- Founded: 1987
- Country of origin: Canada
- Location: Toronto, Ontario

= BMG Music Canada =

BMG Music Canada was the Canadian division of Bertelsmann Music Group (BMG), headquartered in Toronto, Ontario, Canada.

==History==
The company's origins date to 1924, when it was established as the Victor Talking Machine Co. of Canada Limited. It was subsequently renamed RCA Victor Company, Ltd. in 1934, RCA Limited in 1968, and RCA Inc. in 1980. In 1986, following the acquisition of RCA Records by its international parent company, the Canadian operation was renamed BMG Music Canada as part of a global rebranding of RCA's international divisions under the BMG name.

In 1987, BMG established a Canadian division of Ariola Records in partnership with BMG International, N.V.

In 1990, after previously working with releases by Henri Dès, BMG acquired Interdisc Distribution Inc., a Lanoraie, Quebec-based company.

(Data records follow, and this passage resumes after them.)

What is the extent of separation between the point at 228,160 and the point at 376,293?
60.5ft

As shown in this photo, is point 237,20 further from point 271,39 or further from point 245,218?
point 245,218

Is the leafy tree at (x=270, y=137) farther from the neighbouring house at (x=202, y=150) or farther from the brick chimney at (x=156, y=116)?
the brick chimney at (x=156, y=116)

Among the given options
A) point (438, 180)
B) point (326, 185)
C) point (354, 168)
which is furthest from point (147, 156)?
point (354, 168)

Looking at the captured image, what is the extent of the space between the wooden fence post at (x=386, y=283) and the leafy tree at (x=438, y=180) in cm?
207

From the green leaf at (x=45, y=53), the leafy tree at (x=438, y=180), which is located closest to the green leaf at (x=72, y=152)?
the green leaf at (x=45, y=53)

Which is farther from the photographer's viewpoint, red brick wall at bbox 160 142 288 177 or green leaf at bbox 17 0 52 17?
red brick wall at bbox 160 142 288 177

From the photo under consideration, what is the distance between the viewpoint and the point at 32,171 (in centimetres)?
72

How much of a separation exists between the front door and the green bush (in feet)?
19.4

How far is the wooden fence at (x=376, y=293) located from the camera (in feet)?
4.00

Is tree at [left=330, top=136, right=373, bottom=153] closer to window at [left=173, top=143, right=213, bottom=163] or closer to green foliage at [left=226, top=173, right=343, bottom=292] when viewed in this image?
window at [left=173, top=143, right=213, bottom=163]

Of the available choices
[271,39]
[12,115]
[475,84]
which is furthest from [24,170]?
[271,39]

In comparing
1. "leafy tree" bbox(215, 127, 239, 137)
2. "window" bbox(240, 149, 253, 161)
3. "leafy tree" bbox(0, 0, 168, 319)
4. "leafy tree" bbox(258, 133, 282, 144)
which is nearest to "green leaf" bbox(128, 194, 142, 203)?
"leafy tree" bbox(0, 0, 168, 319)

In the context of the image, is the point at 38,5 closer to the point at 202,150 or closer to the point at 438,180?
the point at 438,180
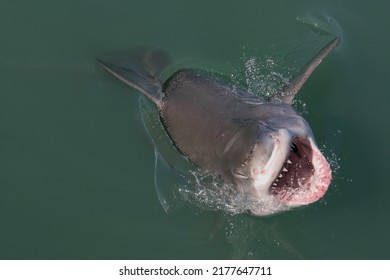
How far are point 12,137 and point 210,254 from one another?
75.1 inches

This acquisition led to the formation of BMG Québec, initially operating as BMG Musique du Québec under the direction of Nicolas Ferrier.

During the 1990s, BMG Music Canada released several dance music compilation albums. In 1995, Paul Alofs was appointed President of BMG Canada, while former artist manager Keith Porteous was promoted to Vice President. Around this time, BMG also became the Canadian distributor for the band Treble Charger.

In 1998, Lisa Zbitnew, who had served as General Manager the previous year, was appointed President of the company.

In 2004, BMG Music Canada merged with Sony Music Canada to form Sony BMG Music Canada Inc.